A pleasant surprise was the muscley rendition of “Mine’s Not A High Horse,” a deeper cut from Chutes Too Narrow that was given a new lease on life thanks to the band’s energy. It was a nice peak before the gentle, Cosmic American Music-comedown of “Gone For Good,” the melty slide guitar floating out beautifully into the late-September air.

The crowd was on their feet for most of the show—a real accomplishment when the median age leans toward 40—but the biggest reaction probably came from a medley that Mercer called “The Rock Block” featuring an irony-filled rendition of “Your Love” by The Outfield, mashed up with his own “Girl On The Wing” and “Turn A Square.” “We’re gonna do a party jam right now,” he teased beforehand, “a sick-ass party jam.”

Mercer’s not cool. He never has been—choosing to cover up his balding head with various dad-hats and cracking jokes at his own expense when his E-string went way out of tune. And yet, he’s become a Gen X patron saint, most likely because he’s a reflection of the majority of his aging fanbase—several of whom sat with their toddlers in their laps as they bobbed along to “Half A Million.”

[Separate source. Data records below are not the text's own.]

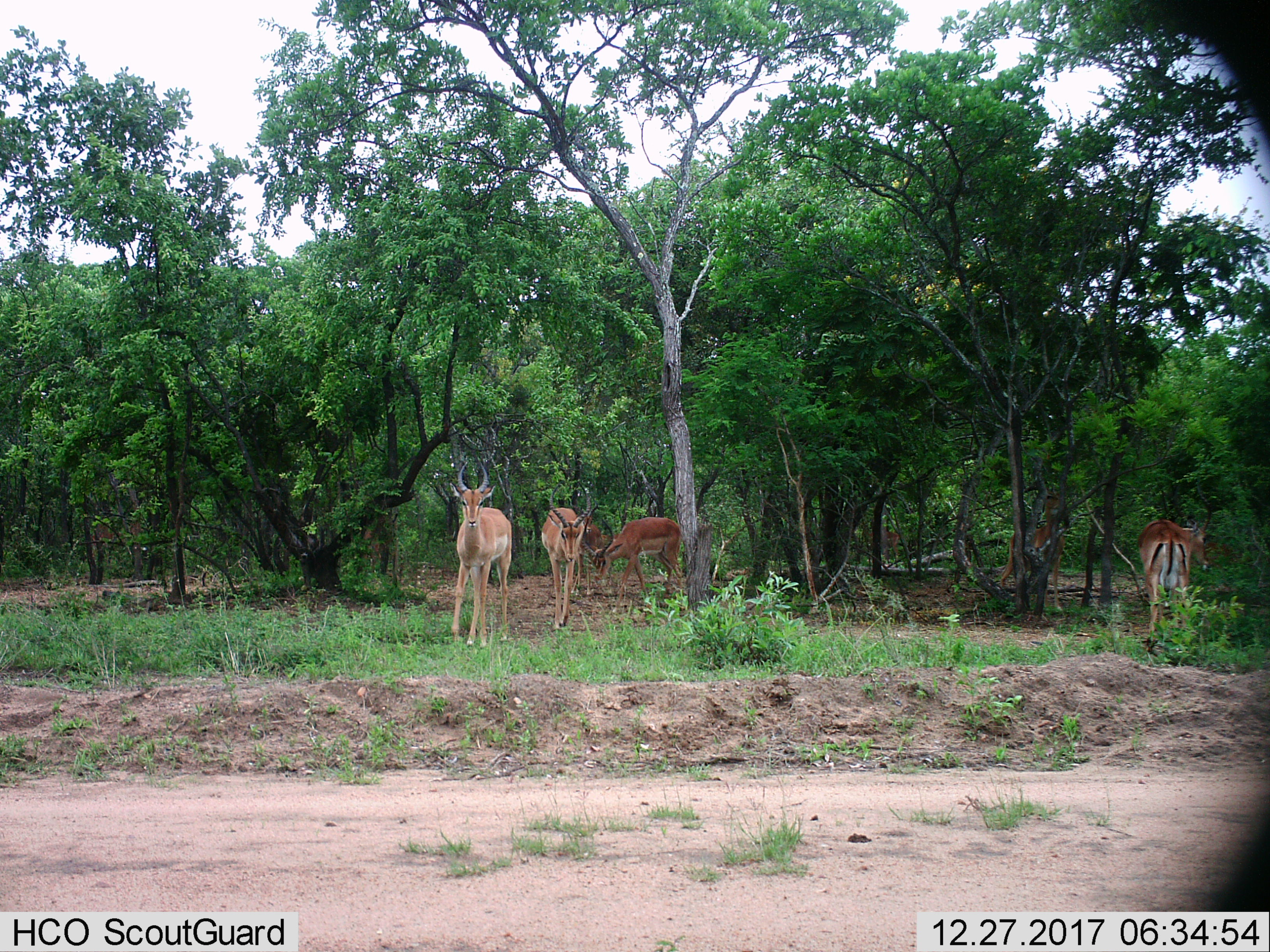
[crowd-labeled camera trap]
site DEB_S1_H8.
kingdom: Animalia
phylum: Chordata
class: Mammalia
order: Artiodactyla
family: Bovidae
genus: Aepyceros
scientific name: Aepyceros melampus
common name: impala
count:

By the time Mercer got to “Simple Song”—and half those toddlers passed out—his voice was starting to give. Nothing terribly detrimental, just a struggle for those top notes. “I know that things can really get rough/when you go it alone,” he fought to sing, but the way his adopted band rallied behind him—and the fervor that the crowd called him back to the stage for an encore with—proved that maybe, for Mercer, that’s just not the case.

The show was opened by Foxygen and Day Wave.